Thamer Yousif

Personal information
- Full name: Elias Thamir Assoufi
- Date of birth: July 1, 1953 (age 71)
- Place of birth: Iraq
- Position(s): Forward

Senior career*
- Years: Team / Apps / (Gls)
- 1970–1987: Al Zawra

International career
- 1973–1980: Iraq / 37

= Thamer Yousif =

Iraqi Assyrian footballer

Elias Thamir Yousif (تامر يوسف) (born 1 July 1953) was an Assyrian football player. A long time Al Zawra member, Thamir led the Iraq Super League in goals on three occasions (1975, 1976, 1982) and was 2nd in the league on two occasions. His domestic club career lasted from 1970 to 1987. He led his team, Al Zawraa, to three national titles (1976, 1977, 1979). He was part of the dangerous offensive trio of Al Zawra during the 1970s that included Ali Kadhim and the Falah Hassan.

He started his football career in 1970 for Al-Sikak Al-Hadeed. Thamir was first selected for the national team at the age of 20 in 1973. His accomplishments on the domestic scene includes 3 league and 4 cup titles with the Al-Zawraa, whom he played for 17 years. He made 37 appearances for the Iraqi national team and scored over 150 goals in his career before retiring in 1987. Thamir was leading scorer in the Iraqi league in three seasons, the first in 75, where he scored 12 goals, the next year he scored 13 goals to lead Al-Zawraa to the league title and the 3rd in 1982 he scored 11 goals.

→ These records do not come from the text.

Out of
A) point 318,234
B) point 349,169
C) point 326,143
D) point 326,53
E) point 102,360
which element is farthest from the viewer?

Thamir had great success on the national stage. The Iraqi national team was one of the best in the 1970s, where Thamer and teammates won the 1972 and 1974 Pan Arab Cup, 1979 Gulf Cup, 1977 and 1979 World Military Cup. He was chosen part of the Iraqi olympic team in the 1980 Olympics, where the team passed the first round, but lost to East Germany in the quarterfinals.